Can federal agencies enforce patents on federally owned inventions?

Something outlandish.

Bayh-Dole does not authorize federal agencies to enforce patents on federally owned inventions. Go look. I’ll wait.

Patents on federally owned inventions are not ordinary patents. Bayh-Dole is part of federal patent law, Chapter 18 0f Title 35. Patent law stipulates that patents have the attributes of personal property, subject to the provisions of the law. 35 USC 261. For federally owned patents, Bayh-Dole applies and alters the property rights available in federally owned patents.

Bayh-Dole stipulates that for any invention arising from federally supported research or development–including, therefore, federally owned inventions–that the patent system is to be used to promote the utilization of inventions. 35 USC 200. Property rights in federally owned patents are bounded by this requirement. The codification of federal agency licensing requirements reaffirms that promoting the utilization of inventions is the primary objective of Bayh-Dole. 37 CFR 404.2. This is a working requirement. Federally owned patents are not ordinary patents. No one can reason from what the ordinary patent allows. One has to start with the abbynormal patent system as created by Bayh-Dole.

Federal enforcement of patents may not suppress utilization of inventions. Federal agencies do not have a patent right that permits them to create barriers to entry, raise the cost of use, or suppress use with threats to obtain an injunction on use. That’s in addition to all the requirements on federal agencies, should they decide to license rights under the patents they hold.

To enforce a patent, a federal agency must assign the invention to a non-federal entity. 35 USC 207(a)(2). The assignment must take the form of an exclusive license that grants all substantial rights in the invention. That’s the only authorization in Bayh-Dole for the enforcement of patents on federally owned inventions.

Federal agencies are restricted in granting exclusive licenses.

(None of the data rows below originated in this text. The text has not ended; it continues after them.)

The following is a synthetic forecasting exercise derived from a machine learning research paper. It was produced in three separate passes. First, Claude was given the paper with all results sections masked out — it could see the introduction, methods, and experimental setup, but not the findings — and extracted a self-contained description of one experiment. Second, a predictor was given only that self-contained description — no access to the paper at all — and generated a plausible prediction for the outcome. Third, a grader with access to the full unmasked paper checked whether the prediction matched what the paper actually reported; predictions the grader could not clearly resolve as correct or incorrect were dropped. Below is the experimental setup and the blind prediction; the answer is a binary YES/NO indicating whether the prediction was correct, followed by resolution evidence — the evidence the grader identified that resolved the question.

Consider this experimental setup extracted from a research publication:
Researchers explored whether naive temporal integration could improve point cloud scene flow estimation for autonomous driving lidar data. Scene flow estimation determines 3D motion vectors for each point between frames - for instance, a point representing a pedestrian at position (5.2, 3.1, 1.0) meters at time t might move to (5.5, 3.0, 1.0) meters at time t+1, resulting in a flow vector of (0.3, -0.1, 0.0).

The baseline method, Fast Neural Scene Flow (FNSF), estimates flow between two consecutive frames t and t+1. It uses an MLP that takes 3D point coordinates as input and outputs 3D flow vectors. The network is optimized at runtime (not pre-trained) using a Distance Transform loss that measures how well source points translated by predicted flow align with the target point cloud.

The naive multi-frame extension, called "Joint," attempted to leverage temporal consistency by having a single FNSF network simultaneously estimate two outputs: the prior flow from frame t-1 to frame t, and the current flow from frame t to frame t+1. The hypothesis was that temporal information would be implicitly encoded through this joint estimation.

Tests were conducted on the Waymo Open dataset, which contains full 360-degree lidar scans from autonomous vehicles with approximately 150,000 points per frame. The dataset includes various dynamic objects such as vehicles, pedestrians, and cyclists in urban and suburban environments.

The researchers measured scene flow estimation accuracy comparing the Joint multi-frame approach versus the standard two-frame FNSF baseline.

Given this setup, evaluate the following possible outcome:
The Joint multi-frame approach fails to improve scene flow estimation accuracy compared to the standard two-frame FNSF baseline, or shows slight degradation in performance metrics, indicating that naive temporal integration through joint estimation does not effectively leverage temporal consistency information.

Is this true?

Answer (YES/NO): YES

Federal agencies are authorized to grant exclusive licenses only if granting the license is “a reasonable and necessary incentive” to either “call forth investment capital” to bring the invention to practical application or otherwise promote utilization of the invention by the public. 35 USC 209(a)(1).

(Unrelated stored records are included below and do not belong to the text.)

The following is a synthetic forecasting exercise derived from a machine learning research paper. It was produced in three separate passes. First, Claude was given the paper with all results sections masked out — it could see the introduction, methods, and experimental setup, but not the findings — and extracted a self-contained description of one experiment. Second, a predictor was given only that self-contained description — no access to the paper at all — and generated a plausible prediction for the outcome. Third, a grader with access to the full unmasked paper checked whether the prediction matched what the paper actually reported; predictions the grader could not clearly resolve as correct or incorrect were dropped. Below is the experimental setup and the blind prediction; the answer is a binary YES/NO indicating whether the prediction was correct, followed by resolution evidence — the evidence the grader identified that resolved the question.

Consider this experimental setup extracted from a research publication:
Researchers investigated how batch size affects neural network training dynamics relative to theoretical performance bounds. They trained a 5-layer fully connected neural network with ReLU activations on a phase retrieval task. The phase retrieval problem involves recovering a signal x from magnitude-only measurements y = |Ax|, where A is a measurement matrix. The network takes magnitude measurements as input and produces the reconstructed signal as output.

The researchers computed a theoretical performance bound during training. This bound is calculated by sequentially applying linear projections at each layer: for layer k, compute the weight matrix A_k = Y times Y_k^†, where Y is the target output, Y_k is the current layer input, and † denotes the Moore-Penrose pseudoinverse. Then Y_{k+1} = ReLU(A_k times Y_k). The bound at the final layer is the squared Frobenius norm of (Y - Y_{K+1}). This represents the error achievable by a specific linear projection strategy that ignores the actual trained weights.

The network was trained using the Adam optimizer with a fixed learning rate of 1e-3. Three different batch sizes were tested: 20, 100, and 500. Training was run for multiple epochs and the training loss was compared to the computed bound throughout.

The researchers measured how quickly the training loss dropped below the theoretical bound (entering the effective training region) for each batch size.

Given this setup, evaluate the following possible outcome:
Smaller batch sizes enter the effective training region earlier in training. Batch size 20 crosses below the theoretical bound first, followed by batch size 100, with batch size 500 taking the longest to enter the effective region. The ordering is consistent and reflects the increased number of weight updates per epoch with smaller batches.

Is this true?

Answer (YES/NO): YES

Any exclusivity must be no greater in scope than necessary to provide the necessary incentive to develop the invention to practical application. 35 USC 209(a)(2).

Consequences

A federal agency may not play patent troll, litigating merely to collect fees from users. The patent property right as defined by Bayh-Dole does not extend to patent troll behaviors–unless a federal agency can demonstrate that suing users of federally owned inventions somehow promotes the utilization of such inventions. Sort of hard to do, eh?

Furthermore, a federal agency may not grant an exclusive license just to give a chosen company a position to collect settlement fees from patent litigation or to induce the payment of licensing fees under the threat of such litigation. Simply not allowed as a condition of granting an exclusive licensing.

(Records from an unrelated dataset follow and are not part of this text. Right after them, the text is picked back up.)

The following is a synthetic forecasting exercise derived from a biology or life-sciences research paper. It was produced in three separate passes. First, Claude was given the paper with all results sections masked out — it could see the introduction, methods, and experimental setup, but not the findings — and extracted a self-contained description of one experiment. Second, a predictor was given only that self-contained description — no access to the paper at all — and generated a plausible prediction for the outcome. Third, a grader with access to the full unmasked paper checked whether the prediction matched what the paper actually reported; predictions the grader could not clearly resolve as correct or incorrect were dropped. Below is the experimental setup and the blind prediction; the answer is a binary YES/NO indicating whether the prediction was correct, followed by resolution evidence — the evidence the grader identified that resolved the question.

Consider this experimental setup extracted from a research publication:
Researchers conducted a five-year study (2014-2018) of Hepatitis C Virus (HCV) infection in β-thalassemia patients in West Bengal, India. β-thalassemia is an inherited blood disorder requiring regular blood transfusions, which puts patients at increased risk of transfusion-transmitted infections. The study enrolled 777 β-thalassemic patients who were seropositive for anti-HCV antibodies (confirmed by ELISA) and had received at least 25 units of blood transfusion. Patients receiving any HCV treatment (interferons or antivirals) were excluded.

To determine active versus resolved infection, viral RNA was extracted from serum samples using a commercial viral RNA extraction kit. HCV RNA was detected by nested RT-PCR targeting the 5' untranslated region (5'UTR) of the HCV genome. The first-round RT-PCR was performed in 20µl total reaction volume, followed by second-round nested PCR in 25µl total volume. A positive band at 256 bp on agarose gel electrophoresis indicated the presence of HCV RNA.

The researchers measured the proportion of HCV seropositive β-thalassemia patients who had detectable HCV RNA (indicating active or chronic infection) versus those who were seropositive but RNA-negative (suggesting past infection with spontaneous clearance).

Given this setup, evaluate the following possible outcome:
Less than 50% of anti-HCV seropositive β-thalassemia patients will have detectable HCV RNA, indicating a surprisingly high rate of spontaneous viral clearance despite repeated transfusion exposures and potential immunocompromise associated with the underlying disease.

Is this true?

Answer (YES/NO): NO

If a federal agency lacks the circumstances to grant an exclusive license, then the federal agency is reduced to granting non-exclusive licenses, but without the right to enforce the patent. And what happens then? Federal non-exclusive licenses therefore must in practice be royalty-free. Even if a non-exclusive licensee doesn’t pay, there’s no authority in Bayh-Dole for a federal agency to sue for infringement to collect payment–unless suing somehow would promote use of the invention. Yes, a high standard. Any attempt by a federal agency to sue for payment without demonstrating that payment promotes utilization is exposed to a claim of illegal extension of the patent right as provided by 35 USC 271(d)–in such a case, may as well rule the patent invalid and be done with it.

The only basis for a federal agency to enforce a patent absent an exclusive licensee is to sue to stop a practice that prevents or suppresses–fails to promote–the utilization of an invention so that there are benefits available to the public on reasonable terms.

A federal agency may terminate a license for (i) failure to achieve practical application, (ii) antitrust violations, (iii) requirements for public use not reasonably satisfied by the licensee, and (iv) if exclusive, a failure to meet the US manufacturing requirement. 35 USC 209(d)(3). Once a license is terminated, however, the federal agency has no standing to sue the former licensee merely for practice of the invention without payment.

And no, there’s no authority for federal agencies to sue for patent infringement under Stevenson-Wydler either. Everything just points back to Bayh-Dole.